Dorsch schrumpfte durch Überfischung
Die jahrzehntelange Überfischung in der Ostsee hat das Erbgut der Dorsche verändert: Sie vermehren sich bei immer kleinerer Grösse – ein Überlebensvorteil.

Überfischung hat sowohl die Bestände an Dorschen in der Ostsee als auch die Grösse der Fische stark vermindert. Sie seien heutzutage viel seltener und kleiner als früher, teilte das Geomar Helmholtz-Zentrum für Ozeanforschung in Kiel mit. Mit über einem Meter Länge bei bis zu 40 Kilogramm Gewicht sei der östliche Ostseedorsch früher ein Gigant gewesen. «Heute würde ein ausgewachsener Dorsch auf einen Teller passen.» Der gezielte Fang ist aufgrund des Zusammenbruchs der Bestände aber seit 2019 verboten.

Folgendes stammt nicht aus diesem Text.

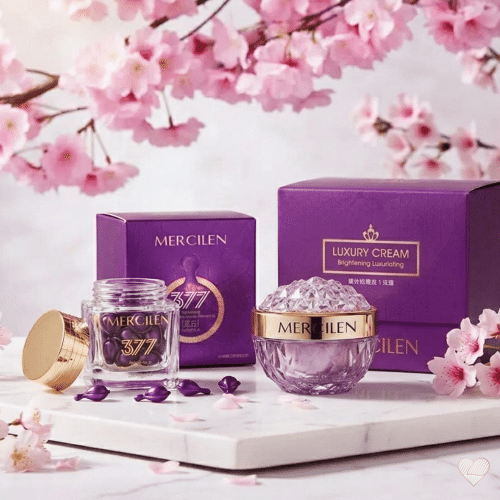 Mercilen Luxury Cream -kollageenivoide ja 377-seerumikapselit kirsikankukkien ympäröimänä.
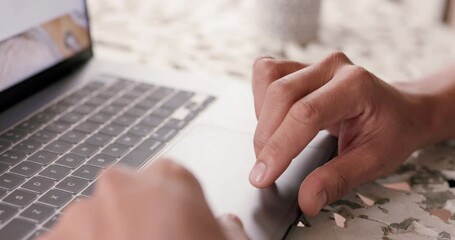 Canvas Print - Businessman, hands and laptop in home office for web design, brand logo and internet research for startup. Zoom, worker and remote employee working on digital contact us, media dashboard and email ux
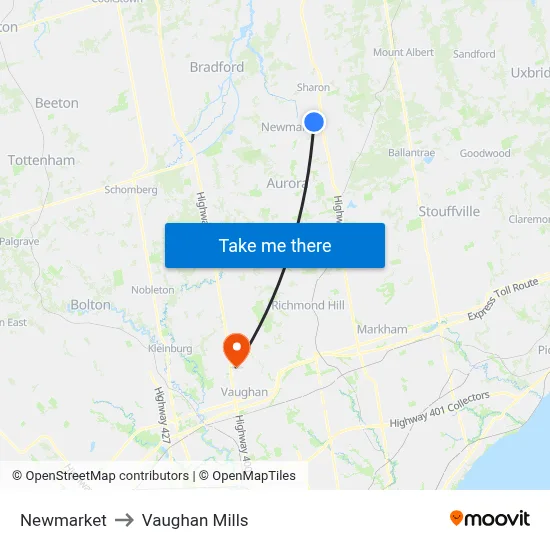 Newmarket to Vaughan Mills map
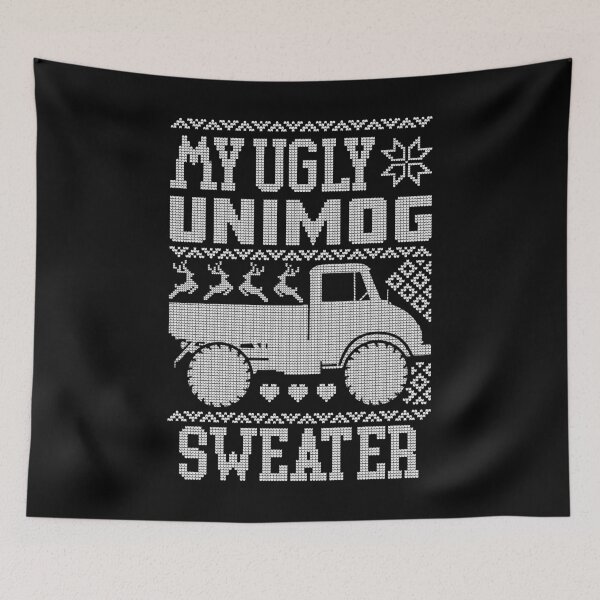 Item preview, My ugly UNIMOG sweater (white on black) designed and sold by Groenendijk.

Im Zusammenspiel mit Umweltveränderungen habe sich die jahrzehntelange intensive Befischung gravierend auf das Erbgut der Fische ausgewirkt, berichtet ein Forschungsteam im Fachjournal «Science Advances». Dadurch würden die Fische bei immer geringerer Grösse geschlechtsreif und pflanzen sich schon bei unter 20 Zentimetern Länge fort.
«Wenn über Jahre hinweg bevorzugt die grössten Tiere weggefangen werden, gibt das den kleineren, schneller reifen Individuen einen evolutionären Vorteil», sagte Thorsten Reusch, Leiter des Forschungsbereichs Marine Ökologie am Geomar. «Was wir beobachten, ist eine durch Menschen ausgelöste Evolution – fischereiinduzierte Selektion.»
Wachstumsringe wie bei Bäumen
Für den Nachweis hatten die Forschenden die Gehörsteinchen von 152 Dorschen (Gadus morhua) analysiert, die zwischen 1996 und 2019 im Bornholm-Becken gefangen worden waren. An den sogenannten Otolithen kann das Alter anhand von Wachstumsringen – vergleichbar mit den Jahresringen von Bäumen – abgelesen werden.
Erbgutanalysen liessen bestimmte Genvarianten erkennen, die mit dem Körperwachstum in Verbindung stehen und über die Zeit hinweg Anzeichen gerichteter Selektion zeigten – also systematisch häufiger oder seltener wurden. Tiere mit einer genetischen Ausstattung, die sie vergleichsweise schnell wachsen lässt, sind demnach im Vergleich zu vor 30 Jahren beinahe ausgestorben.
Kleiner Fische haben weniger Nachwuchs
Ökologisch sei das hochdramatisch, erklärte Reusch: Die nun auf frühe Geschlechtsreife programmierten, kleineren Fische bringen weniger Nachwuchs zur Welt. Aktuelle Daten zeigten, dass trotz mehrjährigem Fangverbot bisher keine Erholung der Grössenverteilung zu erkennen ist. Auch die Gesamtpopulation hat sich bisher nicht erholt.
Der östliche Ostseedorsch ist eine Population des atlantischen Dorsches (Gadus morhua), die in der zentralen Ostsee beheimatet ist. Die Population trennte sich vor 7.000 bis 8.000 Jahren von den anderen atlantischen Populationen, als die Ostsee entstand. Biologisch und genetisch unterscheidet er sich von anderen atlantischen Beständen wie dem westlichen Ostseedorsch oder dem Nordsee-Kabeljau.